My brain is fast enough as it is.

I’d rather have a weight sensor.

Alarm goes off everytime you gain an ounce. lol

phoebusg's avatar

@Coloma a weight sensor is easy. You can make one with off the shelf electronic parts. Just find an electronic engineer, he’ll make you one in under an hour :)

On another note – I think having a fast output would be very likely to reduce your over-activity. What bugs me the most is not having the thoughts, but not externalizing them – patching them through to some sort of output. When I do, I feel much better and less overloaded mentally.

augustlan's avatar

Having a fast brain myself, I can definitely see the advantage. If I could instantly transfer the ideas I have floating around in my brain (for books, inventions, businesses, etc.) into a usable format, that would be awesome! It would also be great if you could have a ‘trash’ bin of sorts, to dump those ear worms and useless bits into. Being able to ‘download’ the excess and store it elsewhere might just let me get a little peace and quiet in there!

phoebusg's avatar

@augustlan I feel the same way. Although a ‘trash-bin’ function would require writing back to the cortex—and that is a whole other risky business. Not impossible, but it’ll take us much longer. Although similar to my above response. I think if we properly export something our brain would give us a break – and check it off our “mental todo list”.

augustlan's avatar

@phoebusg I know a lot of people swear by using the GTD method for just that reason… getting stuff out of your mind, and on to paper. I’m just not disciplined enough to do it. If there were an automatic way, such as the device you’re suggesting, it really could help us a lot. I’m not an early adopter, though… so I’ll let you go first. I’ll jump in once the bugs are all worked out. :)

phoebusg's avatar

@augustlan makes two of us. What impedes me is the speed of GTD. But I’ve read about it, and considered it—just didn’t follow through :P I’m better off typing it out. Which I need to start doing again soon. Although I do type concise notes of ideas. But that’s like 1 paragraph that could be developed to a chapter.

ratboy's avatar

There is a point in life at which the search engine displaces IO as the central bottleneck.

phoebusg's avatar

@ratboy care to elaborate? Maybe a more concrete example, I can fit a number of systems as the “search engine”. Or are you talking about actual search engines – and computational engines such as wolfram alpha? I’m guessing the SE is the thinking itself? But it doesn’t work that way. It works like a big pattern analysis process that runs non-stop, calculating correlations and statistical power of observations. Often eluding us by insider-power – messages coming from inside the system have higher credibility by default (things we say to ourselves, vs real world feedback).

Zyx's avatar

You’d need to grow another processing centre like the other senses have.
Or you’d have to place this extension on a nerve you don’t use right now.

I will be decades still.

phoebusg's avatar

@Zyx you’d be surprised how good the brain is at reprogramming itself. You just pick an area that’s underused, small enough to not cause hazard. And train the brain to re-purpose it. Any cortical area can be used for more than one function. You can look into many studies through sensory deprivation, substituting what input one is exposed to. But long story short, this is not that far. We just need to design a solution that’s much more accurate at reading a specific cortical region. Run training for both the computer and brain interfacing—and voila.

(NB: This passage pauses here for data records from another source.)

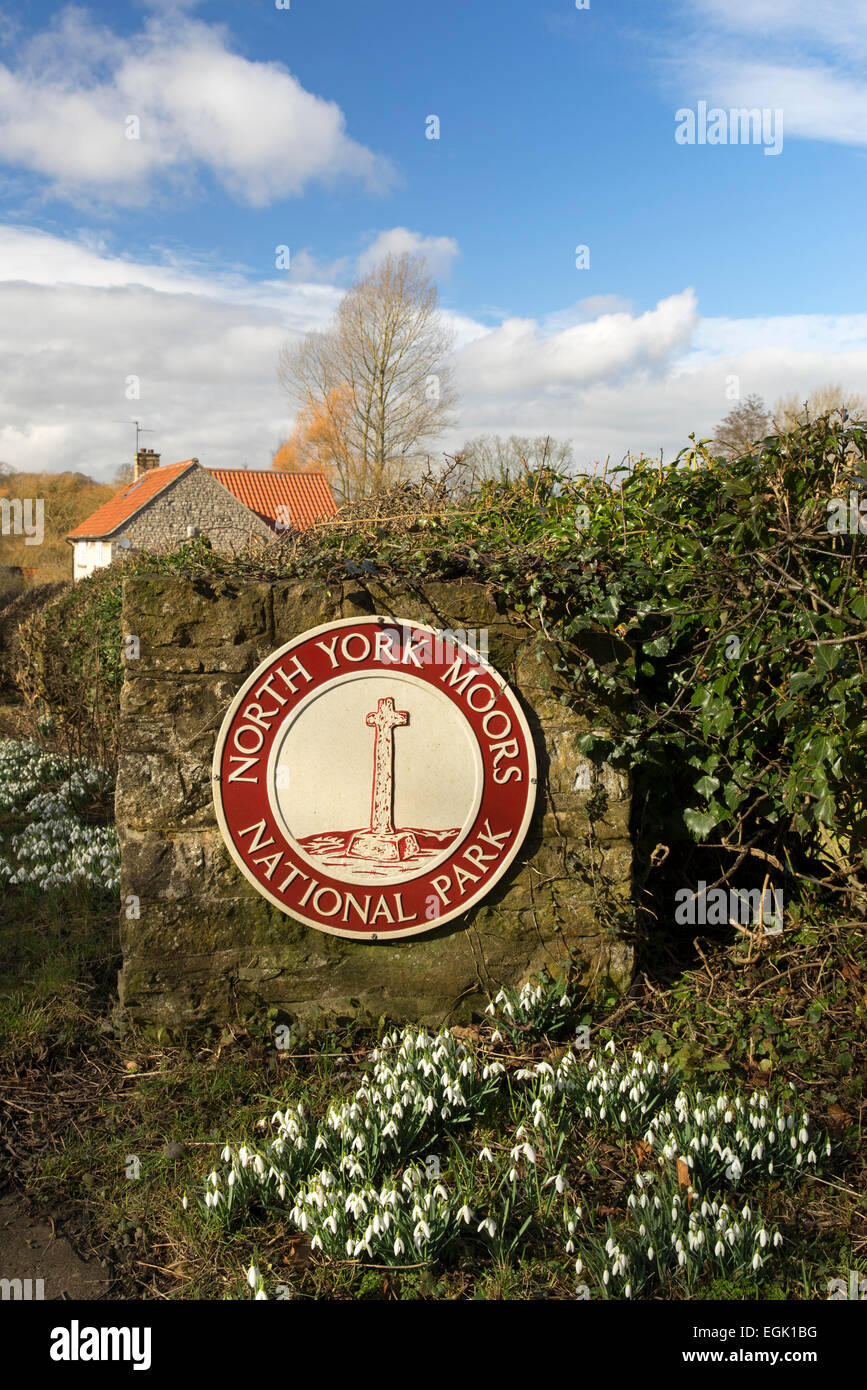 The North York Moors road sign and Snowdrops at Coxwold. - Stock Image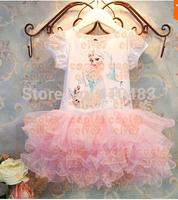 RQ0160 Free shipping New 2014 Custom-made Movie Cosplay dress summer girl dress Costume Princess Elsa Dress Children clonthing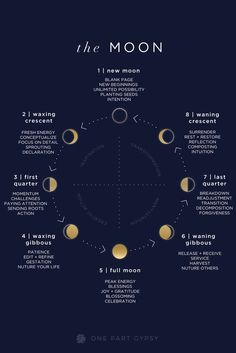 A guide to the lunar cycle- what each of the moon phases are called, what they indicate, and how to be most aligned with them. A guide to the lunar cycle- what each of the moon phases are called, what they indicate, and how to be most aligned with them. Tarot, Magick, Witchcraft, Wiccan, Moon Magic, Lunar Magic, Astrology Zodiac, Moon Astrology, Zodiac Taurus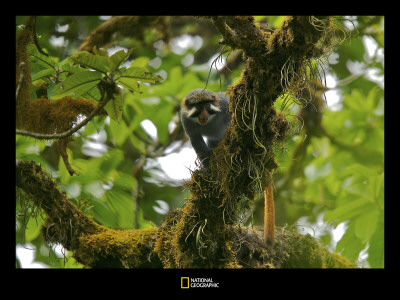 Male Red Eared Guenon Monkey in the Rain Forest Photographic Print by Tim Laman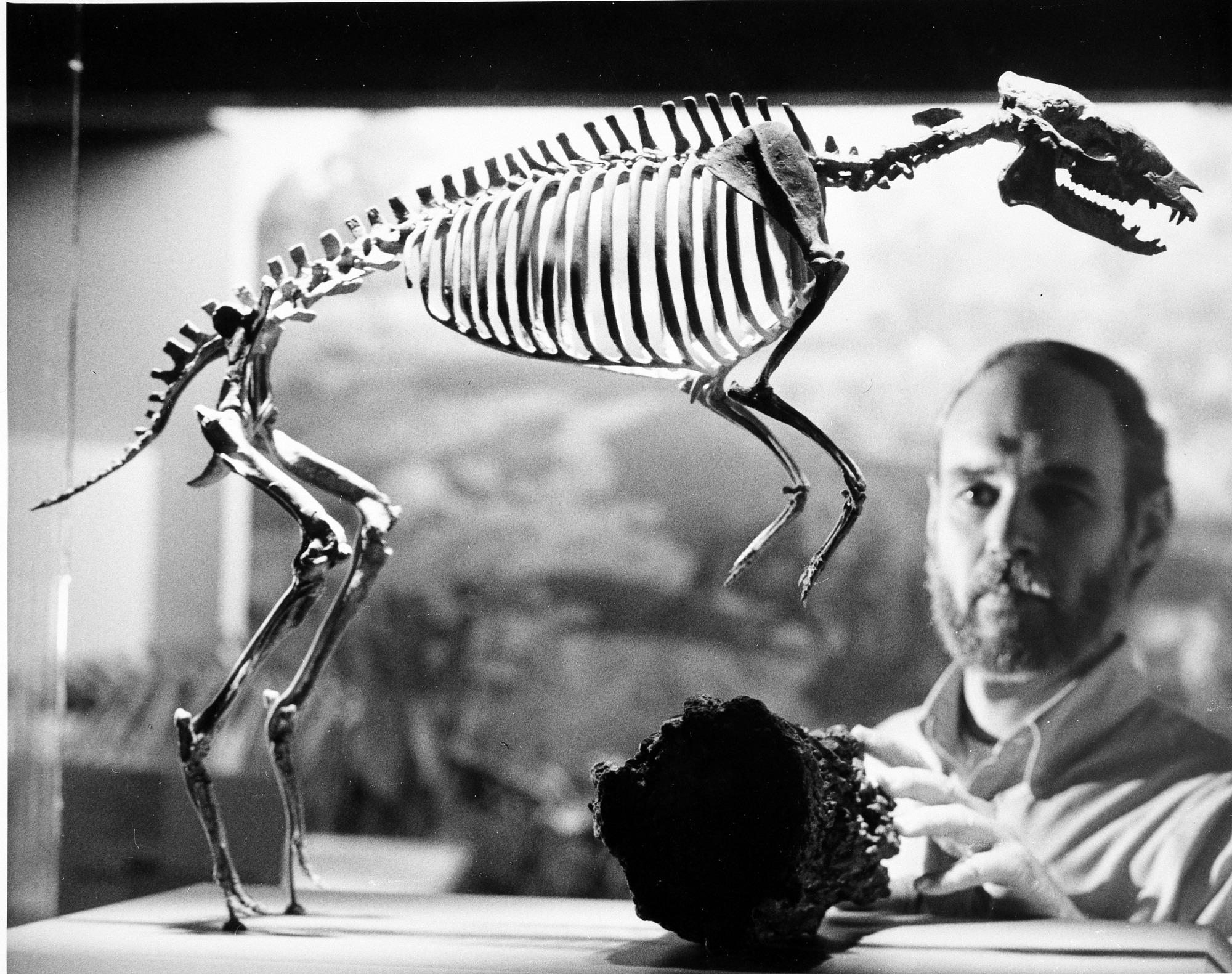 Robert J. Emry and Hyracotherium Skeleton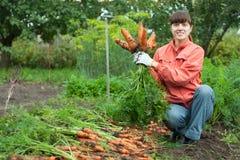 Donna con la raccolta della carota Immagini Stock Libere da Diritti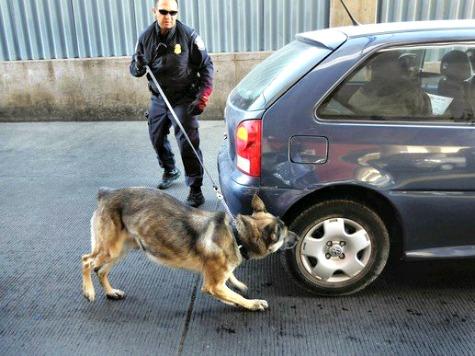 Drug Smuggler Sues over Mean Drug Dog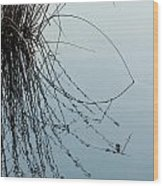 Tranquil Reeds Wood Print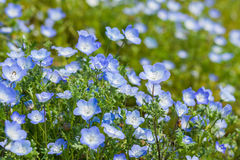 Carpet of Nemophila, baby blue eyes flower Royalty Free Stock Photos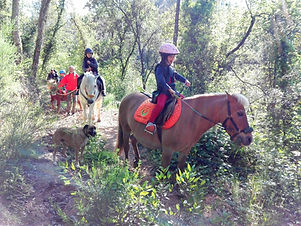 Rutas a caballo en familia. Niños y ponis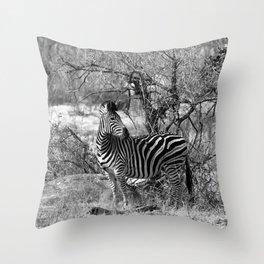 Are you black with white stripes? Throw Pillow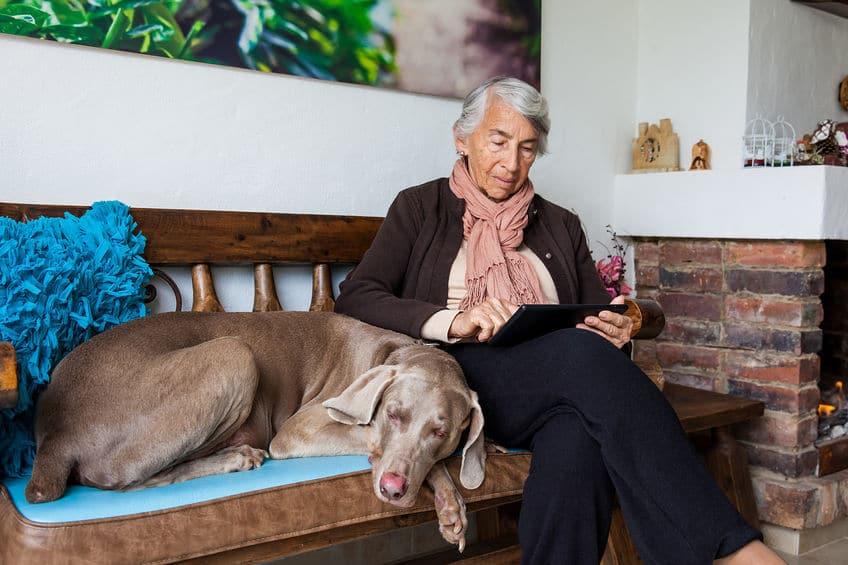 Mulher idosa em casa, com um cachorro deitado ao seu lado. Ela está com as pernas cruzadas e usando um tablet que está apoiado em suas coxas.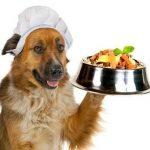 Frutas y verduras que pueden comer los perros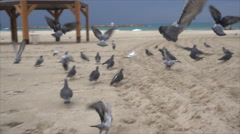 Gray pigeons fly off in slow motion Stock Footage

You can see mini examples of this with just EEG and ERP used. But because they’re more diffuse, the results are also not as cript. Though you can rotate objects, move around, will things to happen and so forth.

Zyx's avatar

@phoebusg Somewhat saw that one coming… I know the brain adapts but the reason it has those specialized processing centres (visual, audio etc.) is because the process itself takes a lot. Now plugging in your brain without it being prepared is probably no more useful than just having a screen.

What you’re suggesting is hooking the brain up, what I’m suggesting is velcroing that mehehfeheh. And I was pretty serious about the decades too, controversy is going to set us back.

phoebusg's avatar

@Zyx – preconceptions are not always helpful because sometimes they blind us to what something may have meant. We’re more likely to see one thing over others.

I would recommend reviewing literature on advancements in neuroscience. Especially the last couple of years. Also, youtube “brain computer interfacing”, stanford has some easy to follow—with proper basics introductions if you don’t have the time for it.

I don’t agree on the time frame. Most neuroscientists agree that we’re 10 years away from actually producing a unified provable and modeled brain theory. As far as reading neuronic activity, we’re doing really well. With animal models (you can see some of that in the stanford talks). The question is, getting it good enough for the purpose of faster output. Controlling a computer-aided input device. You train the user, customize the algorithm to the user – and voila. The current working models use this paradigm as well.

I’m not suggesting the last step, it’s just more fun to type into the question. Actually “linking up” directly to the cortex in read-write mode can be 3 decades away. The reason for that is that we don’t quite understand the system of representation the nervous system ‘runs’ on.

Coloma's avatar

Actually a fast brain in all it’s sometimes non-linear glory is a sign of giftedness in many. ;-)

I have utilized self hypnosis and meditation to help still my thoughts, but I have no issue with the rapid fire, ad lib, verbose and quick response of my little gray universe.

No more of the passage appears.